* **The problem**: All records are to be printed again exactly as they appear.

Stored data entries
- Opening Delimiter -
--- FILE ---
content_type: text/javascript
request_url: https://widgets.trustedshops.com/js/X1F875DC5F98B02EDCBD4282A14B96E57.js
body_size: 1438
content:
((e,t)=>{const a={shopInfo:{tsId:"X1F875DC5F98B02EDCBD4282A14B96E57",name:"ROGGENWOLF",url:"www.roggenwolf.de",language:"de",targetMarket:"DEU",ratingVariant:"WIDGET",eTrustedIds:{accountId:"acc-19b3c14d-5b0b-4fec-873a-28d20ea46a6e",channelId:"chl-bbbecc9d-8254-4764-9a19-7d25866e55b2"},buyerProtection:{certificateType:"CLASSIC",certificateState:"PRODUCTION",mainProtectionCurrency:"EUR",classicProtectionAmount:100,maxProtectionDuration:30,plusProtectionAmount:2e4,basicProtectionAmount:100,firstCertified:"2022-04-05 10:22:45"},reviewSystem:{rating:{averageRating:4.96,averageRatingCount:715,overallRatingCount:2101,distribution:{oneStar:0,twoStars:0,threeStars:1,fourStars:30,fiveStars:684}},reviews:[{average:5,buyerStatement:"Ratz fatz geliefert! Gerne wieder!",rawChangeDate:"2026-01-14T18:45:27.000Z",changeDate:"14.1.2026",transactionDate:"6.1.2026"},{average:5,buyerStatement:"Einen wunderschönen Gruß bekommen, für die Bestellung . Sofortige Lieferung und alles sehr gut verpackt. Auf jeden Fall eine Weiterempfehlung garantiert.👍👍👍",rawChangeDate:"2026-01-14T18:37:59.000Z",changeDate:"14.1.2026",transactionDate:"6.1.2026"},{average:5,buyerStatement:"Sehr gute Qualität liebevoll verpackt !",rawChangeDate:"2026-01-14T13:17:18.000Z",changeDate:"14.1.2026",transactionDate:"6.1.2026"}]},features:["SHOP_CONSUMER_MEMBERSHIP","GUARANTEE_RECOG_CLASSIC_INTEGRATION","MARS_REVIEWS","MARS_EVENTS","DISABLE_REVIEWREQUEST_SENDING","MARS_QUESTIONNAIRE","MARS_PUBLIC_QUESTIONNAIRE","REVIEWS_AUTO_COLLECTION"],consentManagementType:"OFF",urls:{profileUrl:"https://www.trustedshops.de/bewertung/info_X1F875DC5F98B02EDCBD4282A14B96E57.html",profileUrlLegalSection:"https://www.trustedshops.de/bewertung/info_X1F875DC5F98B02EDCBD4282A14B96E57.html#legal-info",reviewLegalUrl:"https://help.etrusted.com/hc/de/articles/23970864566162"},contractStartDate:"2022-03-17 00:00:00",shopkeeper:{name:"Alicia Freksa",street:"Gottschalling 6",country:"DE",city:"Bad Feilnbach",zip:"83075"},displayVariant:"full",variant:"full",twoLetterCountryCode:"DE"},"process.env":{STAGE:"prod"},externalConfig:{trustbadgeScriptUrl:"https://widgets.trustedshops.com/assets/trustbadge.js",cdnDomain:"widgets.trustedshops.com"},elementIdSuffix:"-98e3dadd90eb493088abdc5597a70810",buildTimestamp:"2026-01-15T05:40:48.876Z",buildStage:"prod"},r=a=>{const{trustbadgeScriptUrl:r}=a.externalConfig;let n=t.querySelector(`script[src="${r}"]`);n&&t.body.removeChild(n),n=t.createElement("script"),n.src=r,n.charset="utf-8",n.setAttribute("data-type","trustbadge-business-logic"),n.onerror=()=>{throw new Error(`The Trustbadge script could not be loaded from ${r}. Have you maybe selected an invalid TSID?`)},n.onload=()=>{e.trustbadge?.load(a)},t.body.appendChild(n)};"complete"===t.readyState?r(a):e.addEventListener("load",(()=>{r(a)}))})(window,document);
- Closing Delimiter -
* **Answer below**:
--- FILE ---
content_type: text/javascript
request_url: https://widgets.trustedshops.com/js/X1F875DC5F98B02EDCBD4282A14B96E57.js
body_size: 1438
content:
((e,t)=>{const a={shopInfo:{tsId:"X1F875DC5F98B02EDCBD4282A14B96E57",name:"ROGGENWOLF",url:"www.roggenwolf.de",language:"de",targetMarket:"DEU",ratingVariant:"WIDGET",eTrustedIds:{accountId:"acc-19b3c14d-5b0b-4fec-873a-28d20ea46a6e",channelId:"chl-bbbecc9d-8254-4764-9a19-7d25866e55b2"},buyerProtection:{certificateType:"CLASSIC",certificateState:"PRODUCTION",mainProtectionCurrency:"EUR",classicProtectionAmount:100,maxProtectionDuration:30,plusProtectionAmount:2e4,basicProtectionAmount:100,firstCertified:"2022-04-05 10:22:45"},reviewSystem:{rating:{averageRating:4.96,averageRatingCount:715,overallRatingCount:2101,distribution:{oneStar:0,twoStars:0,threeStars:1,fourStars:30,fiveStars:684}},reviews:[{average:5,buyerStatement:"Ratz fatz geliefert! Gerne wieder!",rawChangeDate:"2026-01-14T18:45:27.000Z",changeDate:"14.1.2026",transactionDate:"6.1.2026"},{average:5,buyerStatement:"Einen wunderschönen Gruß bekommen, für die Bestellung . Sofortige Lieferung und alles sehr gut verpackt. Auf jeden Fall eine Weiterempfehlung garantiert.👍👍👍",rawChangeDate:"2026-01-14T18:37:59.000Z",changeDate:"14.1.2026",transactionDate:"6.1.2026"},{average:5,buyerStatement:"Sehr gute Qualität liebevoll verpackt !",rawChangeDate:"2026-01-14T13:17:18.000Z",changeDate:"14.1.2026",transactionDate:"6.1.2026"}]},features:["SHOP_CONSUMER_MEMBERSHIP","GUARANTEE_RECOG_CLASSIC_INTEGRATION","MARS_REVIEWS","MARS_EVENTS","DISABLE_REVIEWREQUEST_SENDING","MARS_QUESTIONNAIRE","MARS_PUBLIC_QUESTIONNAIRE","REVIEWS_AUTO_COLLECTION"],consentManagementType:"OFF",urls:{profileUrl:"https://www.trustedshops.de/bewertung/info_X1F875DC5F98B02EDCBD4282A14B96E57.html",profileUrlLegalSection:"https://www.trustedshops.de/bewertung/info_X1F875DC5F98B02EDCBD4282A14B96E57.html#legal-info",reviewLegalUrl:"https://help.etrusted.com/hc/de/articles/23970864566162"},contractStartDate:"2022-03-17 00:00:00",shopkeeper:{name:"Alicia Freksa",street:"Gottschalling 6",country:"DE",city:"Bad Feilnbach",zip:"83075"},displayVariant:"full",variant:"full",twoLetterCountryCode:"DE"},"process.env":{STAGE:"prod"},externalConfig:{trustbadgeScriptUrl:"https://widgets.trustedshops.com/assets/trustbadge.js",cdnDomain:"widgets.trustedshops.com"},elementIdSuffix:"-98e3dadd90eb493088abdc5597a70810",buildTimestamp:"2026-01-15T05:40:48.876Z",buildStage:"prod"},r=a=>{const{trustbadgeScriptUrl:r}=a.externalConfig;let n=t.querySelector(`script[src="${r}"]`);n&&t.body.removeChild(n),n=t.createElement("script"),n.src=r,n.charset="utf-8",n.setAttribute("data-type","trustbadge-business-logic"),n.onerror=()=>{throw new Error(`The Trustbadge script could not be loaded from ${r}. Have you maybe selected an invalid TSID?`)},n.onload=()=>{e.trustbadge?.load(a)},t.body.appendChild(n)};"complete"===t.readyState?r(a):e.addEventListener("load",(()=>{r(a)}))})(window,document);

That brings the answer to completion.